Uno de cada tres divorcios se produce después de vacaciones
Junio 11th, 2008
Una de cada tres divorcios se produce en septiembre, después de las vacaciones de verano. Algunos expertos, fundamentalmente juristas, atribuyen esta circunstancia al hecho de que los juzgados cierren el mes de agosto, pero muchos otros no comparten esta teoría, especialmente los psiquiatras y psicólogos. ¿Un solo mes sin servicio es capaz de acumular un tercio de las rupturas de todo el año? Los especialistas en conducta humana tienen otra teoría menos compleja.
La rutina diaria, el trabajo, la casa, la atención de los niños si los hay, ayudan a muchas parejas a ir arrastrando los problemas sin que estallen durante todo el año. Cuando la convivencia se hace más estrecha, cuando las vacaciones obligan a permanecer juntos durante semanas sin posibilidad de escapatoria, las tensiones ocultas afloran y la situación revienta. «La rutina nos sirve para no pensar, para no enfrentarnos a las cuestiones que nos abruman», aclara el jefe de Psiquiatría del hospital de Cruces, Iñaki Eguíluz.

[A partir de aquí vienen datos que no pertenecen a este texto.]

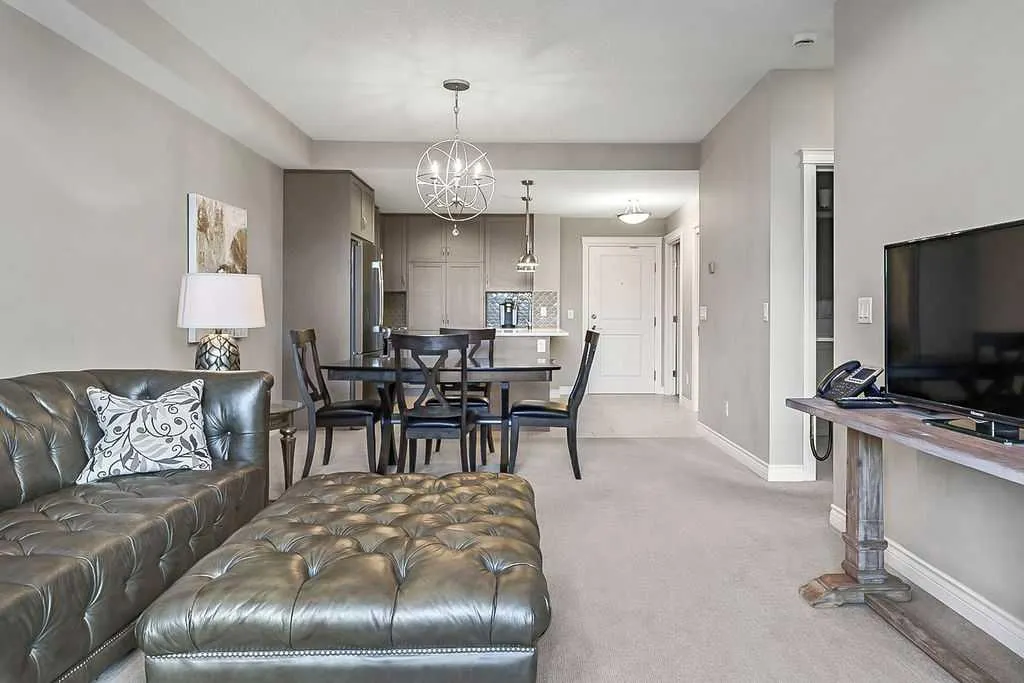 39 Quarry Gate SE #205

El acúmulo de divorcios que se produce tras el verano será una de las cuestiones que se analicen en la jornada de mañana, de Encuentros con la Salud de El CORREO. La ruptura de la rutina puede llegar a desestabilizar de tal modo a las personas más vulnerables a los cambios que llegan a sufrir estados de ansiedad, fobias y depresiones. «Cada día es más frecuente. Hay gente que llega el viernes, se encuentra con su soledad, sus dificultades, consigo mismo; y se agobia una barbaridad. Están deseando que llegue el lunes para volver al trabajo y que todo regrese a la normalidad», asegura.
A lo largo del año, la vida gira en torno al trabajo y las obligaciones diarias. Los horarios se organizan en función de ambas circunstancias, «no siempre en relación a la familia o la pareja de uno». Si uno tiene especiales dificultades para enfrentarse a la soledad y a los cambios, el terreno queda abonado para que estalle el conflicto.

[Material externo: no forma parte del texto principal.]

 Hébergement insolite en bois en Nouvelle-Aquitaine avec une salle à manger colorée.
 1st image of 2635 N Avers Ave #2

El final del verano, como las navidades, es un momento clave, uno de esos en que las personas, cada vez más, tienden a hacer balance de la situación, a cerrar capítulos de la vida y a abrir otros nuevos. «Por eso, la aparición de un conflicto en una pareja no demasiado estable y en un momento como las vacaciones, en el que todo se tiende a magnificar, puede acabar en ruptura».